The performance goal of partition processing is to refresh Cube/OLAP data in an efficient manner that does not negatively impact the query performance of dependent partitions. The following techniques for accomplishing this goal are discussed in this section:
- Optimizing Aggregations to make queries run faster.
- Using Partitioning to avoid processing entire data every time.
- Optimizing Bitmap Indexes, see Optimizing Bitmap Indexes during Partition Processing in SSAS Multidimensional
- Optimizing Data Compression for fact data, see here.
Define the aggregation optimally for the measure groups as aggregations reduce the number of values that SSAS has to scan from the disk to generate the response. While having more (all required) aggregations improves the query performance it will be too slow during cube processing whereas if you have too few aggregations it slows down the query performance, but increases the processing performance. Individual aggregations are organized into collections of aggregations called AggregationDesigns. Once created, an AggregationDesign can be applied to many partitions. A single measure group can also have multiple AggregationDesigns, so that you can choose different sets of aggregations for different partitions.
To help Analysis Services successfully apply the AggregationDesign algorithm, you can perform the following optimization techniques to influence and enhance the aggregation design.
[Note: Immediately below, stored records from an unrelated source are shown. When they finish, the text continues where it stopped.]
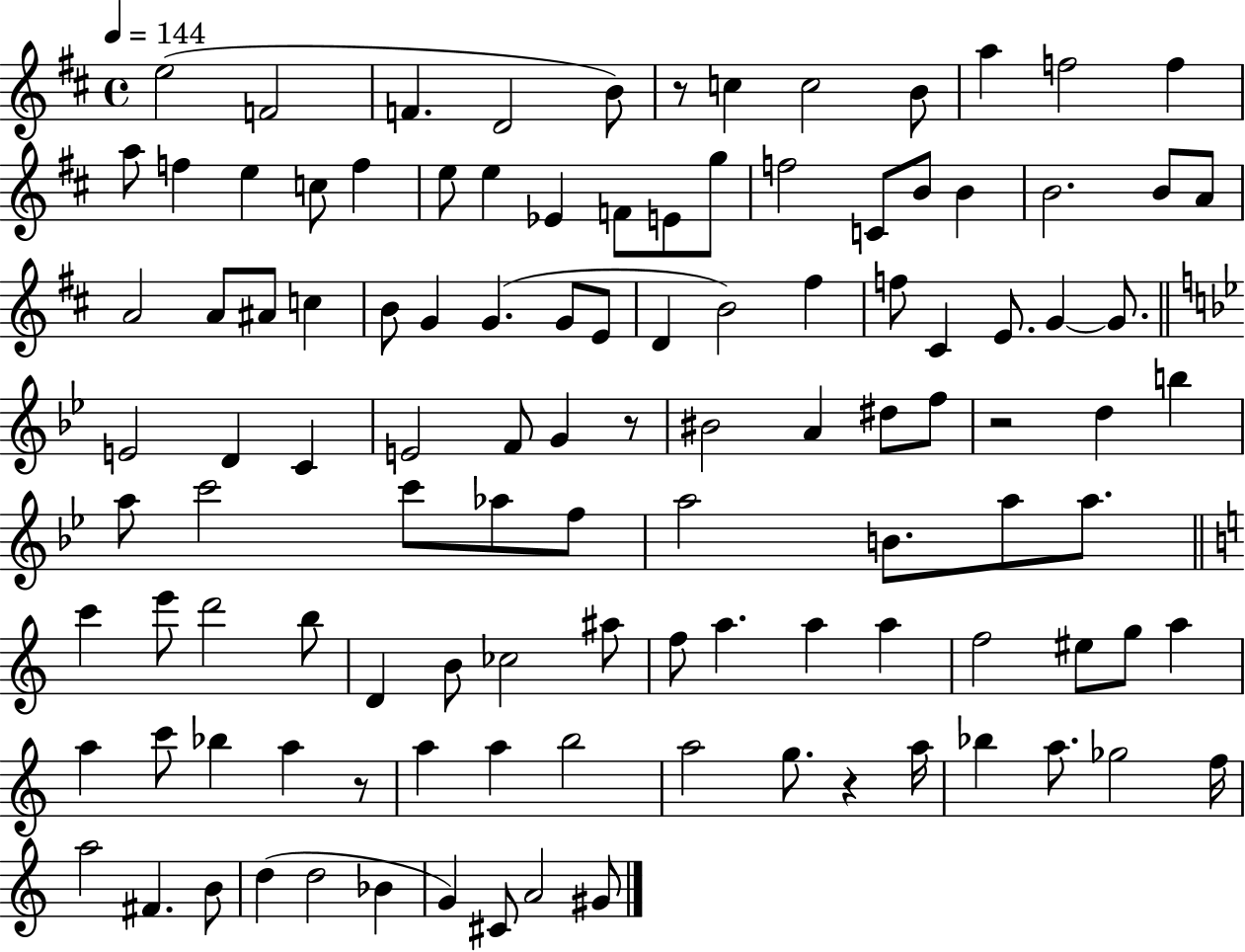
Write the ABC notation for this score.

X:1
T:Untitled
M:4/4
L:1/4
K:D
e2 F2 F D2 B/2 z/2 c c2 B/2 a f2 f a/2 f e c/2 f e/2 e _E F/2 E/2 g/2 f2 C/2 B/2 B B2 B/2 A/2 A2 A/2 ^A/2 c B/2 G G G/2 E/2 D B2 ^f f/2 ^C E/2 G G/2 E2 D C E2 F/2 G z/2 ^B2 A ^d/2 f/2 z2 d b a/2 c'2 c'/2 _a/2 f/2 a2 B/2 a/2 a/2 c' e'/2 d'2 b/2 D B/2 _c2 ^a/2 f/2 a a a f2 ^e/2 g/2 a a c'/2 _b a z/2 a a b2 a2 g/2 z a/4 _b a/2 _g2 f/4 a2 ^F B/2 d d2 _B G ^C/2 A2 ^G/2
In this section we will discuss the following:
Tips for designing optimal aggregations strategy:
- Use correct Attribute Relationships, see this post for understanding Optimizing Dimension Processing in SSAS Multidimensional
- Don’t over aggregate and consolidate aggregations:
- For e.g. don’t include key column with another key column in aggregations e.g. ProductKey (n distinct values) and DateKey(m distinct values)) since combinations will result in cross join(m*n) and aggregate data file may be larger than fact data file which is red flag. These will result in rigid aggr since both are keys. Also observe in profiler it will use MergeAgg not just Agg since cardinality is large (m*n)
- Let say you have two different aggregation, first is Month with Product Category and another one is Year with Product Category, let’s say as per business requirement both of these aggregations are required to speed up different types of queries. Solution is to consolidate these two aggregations into one Month with Product Category aggregation, this aggregation will be used to speed up both year and month queries if attribute relationship is defined correctly.
- Usage-based optimization: You can define the fact table source record count in the EstimatedRows property of each measure group, and you can define attribute member counts in the EstimatedCount property of each attribute. This way you can ensure your metadata is up-to-date which will improve the effectiveness of your aggregation design and creation. Generally we create aggregations to gain 20%-30% performance in the beginning and the later use the Usage Based Optimization wizard to create more aggregations for all the queries being run against the cube. The idea is you enable logging for queries being run against your cube and then you use the collected information as an input to the Usage Based Optimization wizard for creating aggregations for all or long running queries. To learn more about this click here. If you have created partitions on measure groups, you might consider having a higher percentage of aggregation for all those older partitions which are less likely to change whereas lower percentage of aggregations for those recent partitions which are more likely to change. You should not create aggregations that are larger than one-third of the size of the fact data.
- Avoid spilling to disk, Ensure max parallelism, CPU should be saturated!
- See this optimization here for understanding order of aggregation and which is picked if more than one aggregation is there to satisfy a single query.
- Finally to see which details for aggregations inside a partition run below query
--Aggregrations SELECT * FROM SYSTEMRESTRICTSCHEMA($SYSTEM.DISCOVER_PARTITION_STAT , CUBE_NAME = 'sales' , DATABASE_NAME = 'mdx-fundamentals' , MEASURE_GROUP_NAME = 'Reseller Sales' , PARTITION_NAME = 'Reseller Sales' )
Always apply a partitioning strategy for all the measure groups (especially those which are quite large in size) and partition them by one or more dimensions(mostly DATE) as per usage. This will greatly improve the cube processing as well as query performance of the cube. The processing and query performance improves because of the fact that multiple threads can work together on multiple partitions of a measure group in parallel for processing or for serving query response. You can even define a different aggregation strategy for each partition. For example, you might have a higher percentage aggregation for all those older partitions which are less likely to change whereas a lower percentage of aggregations for those recent partitions which are more likely to change.
Tips for designing optimal partitioning strategy:
- At least one partition per core.
- Try and make even size partitions.
- Ensure fact.data smaller than index.data/agg.data (agg size should not be more than 30% of data size).